## Task to complete
Restate the records in their entirety, word for word.

Records of spatial reasoning questions
───

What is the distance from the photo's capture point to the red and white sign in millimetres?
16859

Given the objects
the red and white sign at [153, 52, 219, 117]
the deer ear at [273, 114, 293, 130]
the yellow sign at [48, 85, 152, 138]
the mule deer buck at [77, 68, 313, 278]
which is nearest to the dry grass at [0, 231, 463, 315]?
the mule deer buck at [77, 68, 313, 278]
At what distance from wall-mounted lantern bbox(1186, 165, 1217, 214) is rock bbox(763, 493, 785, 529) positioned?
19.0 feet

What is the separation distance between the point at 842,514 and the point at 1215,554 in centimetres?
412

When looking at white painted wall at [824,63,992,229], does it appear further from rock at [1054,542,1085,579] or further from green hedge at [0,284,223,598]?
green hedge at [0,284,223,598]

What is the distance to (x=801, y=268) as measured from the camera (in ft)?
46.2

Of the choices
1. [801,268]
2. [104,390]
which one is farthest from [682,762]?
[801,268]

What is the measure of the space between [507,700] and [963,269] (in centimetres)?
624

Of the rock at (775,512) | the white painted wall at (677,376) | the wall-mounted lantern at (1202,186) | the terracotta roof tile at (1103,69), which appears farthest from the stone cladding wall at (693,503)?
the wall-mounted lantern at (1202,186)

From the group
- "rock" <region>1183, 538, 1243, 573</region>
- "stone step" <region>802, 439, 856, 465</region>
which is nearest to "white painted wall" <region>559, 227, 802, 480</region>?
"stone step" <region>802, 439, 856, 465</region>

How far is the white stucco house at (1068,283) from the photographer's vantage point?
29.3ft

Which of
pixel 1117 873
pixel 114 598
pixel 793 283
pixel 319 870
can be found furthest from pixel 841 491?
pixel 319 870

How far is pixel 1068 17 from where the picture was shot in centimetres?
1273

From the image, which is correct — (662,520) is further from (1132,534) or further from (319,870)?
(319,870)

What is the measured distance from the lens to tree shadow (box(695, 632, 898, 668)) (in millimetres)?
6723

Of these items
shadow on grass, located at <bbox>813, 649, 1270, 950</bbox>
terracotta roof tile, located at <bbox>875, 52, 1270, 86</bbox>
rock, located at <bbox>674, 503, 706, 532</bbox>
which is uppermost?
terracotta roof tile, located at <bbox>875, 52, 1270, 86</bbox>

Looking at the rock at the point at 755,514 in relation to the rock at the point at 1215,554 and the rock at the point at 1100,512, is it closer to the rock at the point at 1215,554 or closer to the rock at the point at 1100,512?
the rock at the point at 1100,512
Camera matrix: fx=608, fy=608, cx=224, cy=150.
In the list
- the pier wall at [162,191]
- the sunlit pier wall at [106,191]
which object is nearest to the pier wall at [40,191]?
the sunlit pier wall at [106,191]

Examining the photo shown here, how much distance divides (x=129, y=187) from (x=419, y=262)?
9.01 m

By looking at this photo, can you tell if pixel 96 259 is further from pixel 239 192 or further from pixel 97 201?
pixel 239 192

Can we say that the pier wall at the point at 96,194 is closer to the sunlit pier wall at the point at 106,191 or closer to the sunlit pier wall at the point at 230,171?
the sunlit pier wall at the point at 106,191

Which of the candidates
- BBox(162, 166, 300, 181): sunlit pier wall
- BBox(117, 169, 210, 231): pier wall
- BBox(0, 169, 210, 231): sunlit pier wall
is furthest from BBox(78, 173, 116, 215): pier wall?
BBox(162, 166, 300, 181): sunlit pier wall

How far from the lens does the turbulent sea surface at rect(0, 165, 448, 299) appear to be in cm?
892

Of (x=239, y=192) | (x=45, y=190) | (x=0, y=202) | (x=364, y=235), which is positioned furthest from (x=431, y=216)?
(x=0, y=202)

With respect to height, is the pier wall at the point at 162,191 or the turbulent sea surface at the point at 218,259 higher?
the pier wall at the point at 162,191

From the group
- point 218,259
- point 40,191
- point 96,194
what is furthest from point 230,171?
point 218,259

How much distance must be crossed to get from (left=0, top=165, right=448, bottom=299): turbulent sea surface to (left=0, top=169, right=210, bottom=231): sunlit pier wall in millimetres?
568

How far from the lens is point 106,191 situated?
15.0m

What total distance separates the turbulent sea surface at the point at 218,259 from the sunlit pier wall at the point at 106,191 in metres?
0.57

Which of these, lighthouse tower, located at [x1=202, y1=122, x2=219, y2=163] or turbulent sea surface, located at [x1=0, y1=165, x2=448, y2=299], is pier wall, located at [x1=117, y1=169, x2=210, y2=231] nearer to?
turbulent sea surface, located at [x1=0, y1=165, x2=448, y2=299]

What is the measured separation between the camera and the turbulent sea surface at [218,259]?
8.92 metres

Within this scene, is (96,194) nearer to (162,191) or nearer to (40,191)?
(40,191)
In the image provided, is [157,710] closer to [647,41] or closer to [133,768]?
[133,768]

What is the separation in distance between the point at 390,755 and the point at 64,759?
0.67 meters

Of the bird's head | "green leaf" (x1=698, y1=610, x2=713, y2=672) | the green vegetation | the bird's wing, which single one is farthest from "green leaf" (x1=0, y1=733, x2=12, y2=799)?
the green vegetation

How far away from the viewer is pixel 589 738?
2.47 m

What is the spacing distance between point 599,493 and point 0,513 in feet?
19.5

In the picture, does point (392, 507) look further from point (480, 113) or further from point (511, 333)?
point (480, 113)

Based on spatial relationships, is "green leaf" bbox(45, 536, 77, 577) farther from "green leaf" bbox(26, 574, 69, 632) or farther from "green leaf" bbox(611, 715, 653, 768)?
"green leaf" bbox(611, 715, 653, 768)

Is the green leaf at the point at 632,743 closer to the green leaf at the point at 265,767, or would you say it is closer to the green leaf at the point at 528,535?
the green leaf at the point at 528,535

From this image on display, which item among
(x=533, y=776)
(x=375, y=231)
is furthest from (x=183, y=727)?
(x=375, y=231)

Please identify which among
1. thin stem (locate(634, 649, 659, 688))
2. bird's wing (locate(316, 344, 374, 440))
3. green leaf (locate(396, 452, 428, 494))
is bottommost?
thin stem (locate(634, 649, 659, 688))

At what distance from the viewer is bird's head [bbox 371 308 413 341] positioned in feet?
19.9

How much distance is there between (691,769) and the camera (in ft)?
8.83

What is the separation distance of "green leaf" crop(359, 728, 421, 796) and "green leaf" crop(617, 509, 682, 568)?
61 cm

───

## Task result
What is the distance from the photo's capture point to the red and white sign in millimetres?
16859

Given the objects
the red and white sign at [153, 52, 219, 117]
the deer ear at [273, 114, 293, 130]
the yellow sign at [48, 85, 152, 138]
the mule deer buck at [77, 68, 313, 278]
which is nearest to the dry grass at [0, 231, 463, 315]?
the mule deer buck at [77, 68, 313, 278]
At what distance from wall-mounted lantern bbox(1186, 165, 1217, 214) is rock bbox(763, 493, 785, 529) positioned?
19.0 feet

What is the separation distance between the point at 842,514 and the point at 1215,554 in centimetres?
412

When looking at white painted wall at [824,63,992,229], does it appear further from rock at [1054,542,1085,579] or further from green hedge at [0,284,223,598]?
green hedge at [0,284,223,598]

What is the distance to (x=801, y=268) as measured from the camera (in ft)?
46.2

Of the choices
1. [801,268]
2. [104,390]
which one is farthest from [682,762]?
[801,268]

What is the measure of the space between [507,700] and [963,269] (in centimetres)?
624

Of the rock at (775,512) | the white painted wall at (677,376) | the wall-mounted lantern at (1202,186) | the terracotta roof tile at (1103,69), which appears farthest from the stone cladding wall at (693,503)?
the wall-mounted lantern at (1202,186)

From the group
- "rock" <region>1183, 538, 1243, 573</region>
- "stone step" <region>802, 439, 856, 465</region>
which is nearest to "white painted wall" <region>559, 227, 802, 480</region>?
"stone step" <region>802, 439, 856, 465</region>

How far is the white stucco house at (1068,283) from the photographer's vantage point?
29.3ft

Which of
pixel 1117 873
pixel 114 598
pixel 793 283
pixel 319 870
can be found furthest from pixel 841 491?
pixel 319 870

How far is pixel 1068 17 from where the picture was shot in centimetres?
1273

From the image, which is correct — (662,520) is further from (1132,534) or further from (319,870)?
(319,870)

What is the measured distance from the lens to tree shadow (box(695, 632, 898, 668)) (in millimetres)?
6723

Of these items
shadow on grass, located at <bbox>813, 649, 1270, 950</bbox>
terracotta roof tile, located at <bbox>875, 52, 1270, 86</bbox>
rock, located at <bbox>674, 503, 706, 532</bbox>
which is uppermost?
terracotta roof tile, located at <bbox>875, 52, 1270, 86</bbox>

Looking at the rock at the point at 755,514 in relation to the rock at the point at 1215,554 and the rock at the point at 1100,512, is it closer to the rock at the point at 1215,554 or closer to the rock at the point at 1100,512?
the rock at the point at 1100,512
Camera matrix: fx=608, fy=608, cx=224, cy=150.
In the list
- the pier wall at [162,191]
- the sunlit pier wall at [106,191]
which object is nearest to the pier wall at [40,191]?
the sunlit pier wall at [106,191]

Examining the photo shown here, how much distance divides (x=129, y=187) from (x=419, y=262)?
9.01 m

By looking at this photo, can you tell if pixel 96 259 is further from pixel 239 192 or further from pixel 97 201?
pixel 239 192

Can we say that the pier wall at the point at 96,194 is closer to the sunlit pier wall at the point at 106,191 or closer to the sunlit pier wall at the point at 230,171?
the sunlit pier wall at the point at 106,191

Which of the candidates
- BBox(162, 166, 300, 181): sunlit pier wall
- BBox(117, 169, 210, 231): pier wall
- BBox(0, 169, 210, 231): sunlit pier wall
is furthest from BBox(78, 173, 116, 215): pier wall?
BBox(162, 166, 300, 181): sunlit pier wall

How far from the lens does the turbulent sea surface at rect(0, 165, 448, 299) appear to be in cm?
892

Of (x=239, y=192) | (x=45, y=190) | (x=0, y=202) | (x=364, y=235), which is positioned furthest from (x=431, y=216)?
(x=0, y=202)

With respect to height, is the pier wall at the point at 162,191 or the turbulent sea surface at the point at 218,259 higher?
the pier wall at the point at 162,191

From the group
- point 218,259
- point 40,191
- point 96,194
what is furthest from point 230,171?
point 218,259

How much distance must be crossed to get from (left=0, top=165, right=448, bottom=299): turbulent sea surface to (left=0, top=169, right=210, bottom=231): sunlit pier wall in millimetres?
568

How far from the lens is point 106,191 situated?
15.0m

What total distance separates the turbulent sea surface at the point at 218,259 from the sunlit pier wall at the point at 106,191 in metres?
0.57

Which of these, lighthouse tower, located at [x1=202, y1=122, x2=219, y2=163] or turbulent sea surface, located at [x1=0, y1=165, x2=448, y2=299], is pier wall, located at [x1=117, y1=169, x2=210, y2=231] nearer to?
turbulent sea surface, located at [x1=0, y1=165, x2=448, y2=299]

What is the measured separation between the camera and the turbulent sea surface at [218,259]?
8.92 metres

Within this scene, is (96,194) nearer to (162,191) or nearer to (40,191)?
(40,191)
In the image provided, is [157,710] closer to [647,41] or closer to [133,768]?
[133,768]

What is the separation in distance between the point at 390,755 and the point at 64,759?
0.67 meters

Of the bird's head | "green leaf" (x1=698, y1=610, x2=713, y2=672) | the green vegetation | the bird's wing, which single one is farthest from "green leaf" (x1=0, y1=733, x2=12, y2=799)?
the green vegetation

How far away from the viewer is pixel 589 738?
2.47 m

What is the spacing distance between point 599,493 and point 0,513 in feet?
19.5

In the picture, does point (392, 507) look further from point (480, 113) or further from point (511, 333)?
point (480, 113)

Based on spatial relationships, is "green leaf" bbox(45, 536, 77, 577) farther from "green leaf" bbox(26, 574, 69, 632) or farther from "green leaf" bbox(611, 715, 653, 768)?
"green leaf" bbox(611, 715, 653, 768)

Is the green leaf at the point at 632,743 closer to the green leaf at the point at 265,767, or would you say it is closer to the green leaf at the point at 528,535?
the green leaf at the point at 528,535

From this image on display, which item among
(x=533, y=776)
(x=375, y=231)
is furthest from (x=183, y=727)?
(x=375, y=231)

Please identify which among
1. thin stem (locate(634, 649, 659, 688))
2. bird's wing (locate(316, 344, 374, 440))
3. green leaf (locate(396, 452, 428, 494))
is bottommost?
thin stem (locate(634, 649, 659, 688))

At what distance from the viewer is bird's head [bbox 371 308 413 341] positioned in feet?
19.9

How much distance is there between (691,769) and the camera (in ft)?
8.83

What is the separation distance of "green leaf" crop(359, 728, 421, 796) and "green leaf" crop(617, 509, 682, 568)?
61 cm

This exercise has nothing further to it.